Since the plain server on start-up does not have any, it creates a stream and a topic to which it writes the compressed messages.
This is how the Codec described above is used to setup the user_headers entry to signal message compression.
```rust
let codec = Codec::Lz4;
let key = Codec::header_key();
let value = codec.to_header_value();
let compression_headers = HashMap::from([(key, value)]);
```
The builder interface for the IggyMessage type is used to construct a message.
Using the `user_headers` method sets the user_headers of that `IggyMessage`.
Note, that this method sets or overwrites the user_headers of that message with the provided HashMap.
Extending an existing header would require using the `user_headers_map` method and appending the returned HashMap.
```rust
let msg = IggyMessage::builder()
.payload(compressed_bytes)
.user_headers(compression_headers.clone())
.build()
.expect("IggyMessage should be buildable.");
```
Once all messages are generated they are send to the server.
## The consumer
The example `/consumer/main.rs` requires, that `../message-compression/producer/main.rs` was executed before.
It sets up a client that connects via TCP to a running iggy-server and reads messages from the same stream and topic that
was used by the producer.
The core piece of the consumer is the while loop which awaits messages from the stream and topic.
Note, the example terminates once the `NUM_MESSAGES` compressed messages were consumed.
```rust
while let Some(message) = consumer.next().await {
// message handling
}
```
Within that loop we make use of the handle_payload_compression method.
Every `ReceivedMessage` is processed by that method.
A `ReceivedMessage` is a type that has an `IggyMessage` and two additional fields (which do not concern us here).
```rust
pub struct ReceivedMessage {
pub message: IggyMessage,
pub current_offset: u64,
pub partition_id: u32,
}
```
The method decompresses the message payload.
It first checks if the "iggy-compression" key is present in the `user_headers` of the `IggyMessage` that would indicate that the message is compressed.
If that is not the case, the function returns `Ok(())` right away. In that case there is nothing to do.
For the case where the "iggy-compression" key is present in the user_headers, a Codec is setup
from the algorithm that was used to compress the message. Note, that .get_user_header takes the "iggy-compression" key and if it is present
returns the HeaderValue, which is the algorithm as we have defined above.
So at that point, codec is Codec::Lz4.
The next step then is to decompress the payload and update the payload length attribute of the `IggyMessage` metadata since it changed.
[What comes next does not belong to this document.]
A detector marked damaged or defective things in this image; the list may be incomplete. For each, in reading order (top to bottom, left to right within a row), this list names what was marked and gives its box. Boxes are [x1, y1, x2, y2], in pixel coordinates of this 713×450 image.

In a next and final step we update the user_headers. Since the message is now decompressed, the user_headers entry that signals compression should be removed.
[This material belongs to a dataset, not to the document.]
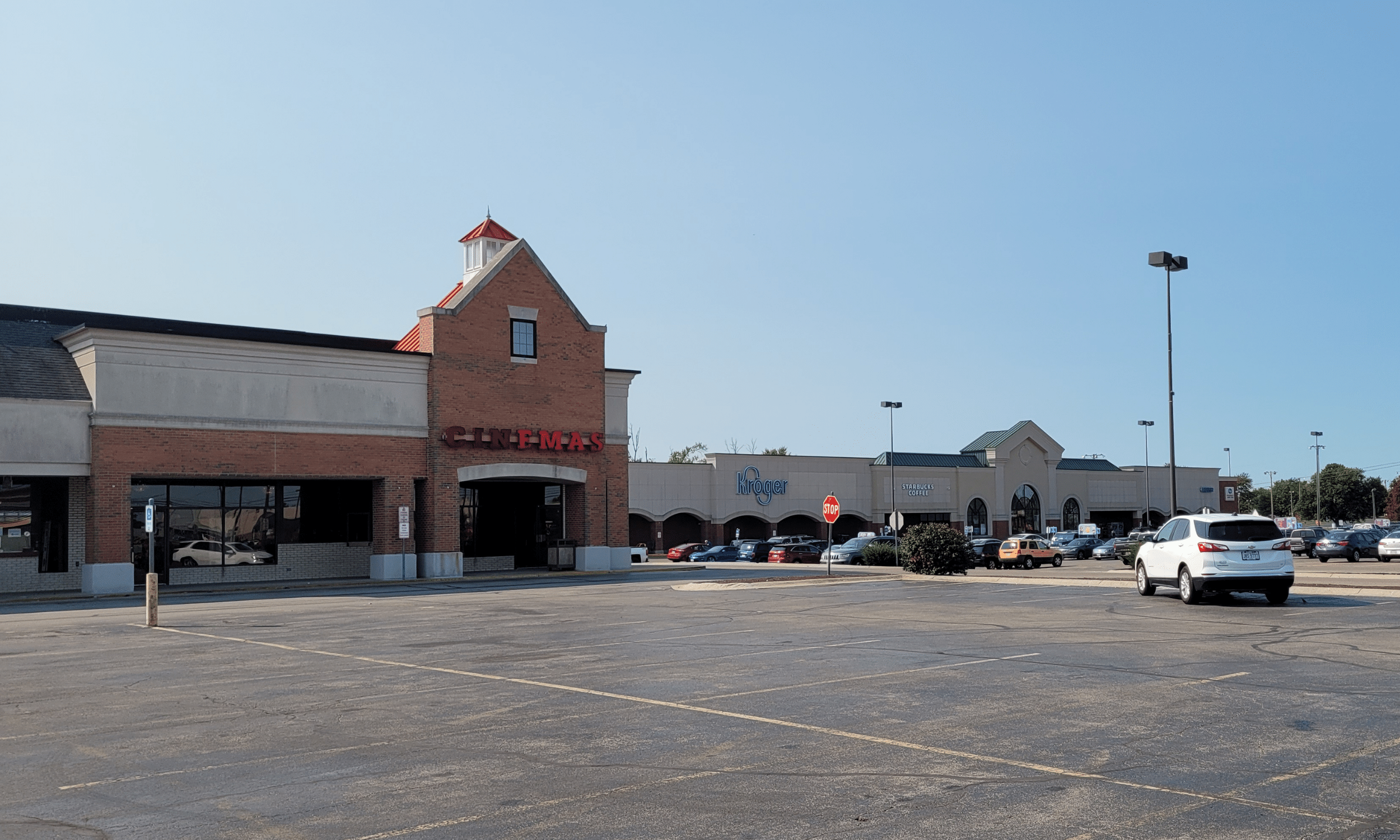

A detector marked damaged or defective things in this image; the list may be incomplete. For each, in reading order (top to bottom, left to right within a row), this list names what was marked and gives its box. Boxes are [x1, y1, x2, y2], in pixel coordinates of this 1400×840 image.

parking lot pavement crack [142, 624, 1366, 829]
If the compression key-value pair was the only user header the user_headers are set to None, otherwise we just remove the compression key-value pair from the HashMap.
```rust
fn handle_payload_compression(msg: &mut ReceivedMessage) -> Result<(), IggyError> {
if let Ok(Some(algorithm)) = msg.message.get_user_header(&Codec::header_key()) {
let codec = Codec::from_header_value(&algorithm);
let decompressed_payload = codec.decompress(&msg.message.payload)?;
msg.message.payload = Bytes::from(decompressed_payload);
msg.message.header.payload_length = msg.message.payload.len() as u32;
if let Ok(Some(mut headers_map)) = msg.message.user_headers_map() {
headers_map.remove(&Codec::header_key());
let headers_bytes = headers_map.to_bytes();
msg.message.header.user_headers_length = headers_bytes.len() as u32;
msg.message.user_headers = if headers_map.is_empty() {
None
} else {
Some(headers_bytes)
};
}
}
Ok(())
}
```
When executing the program, the consumed and decompressed messages will be printed to console.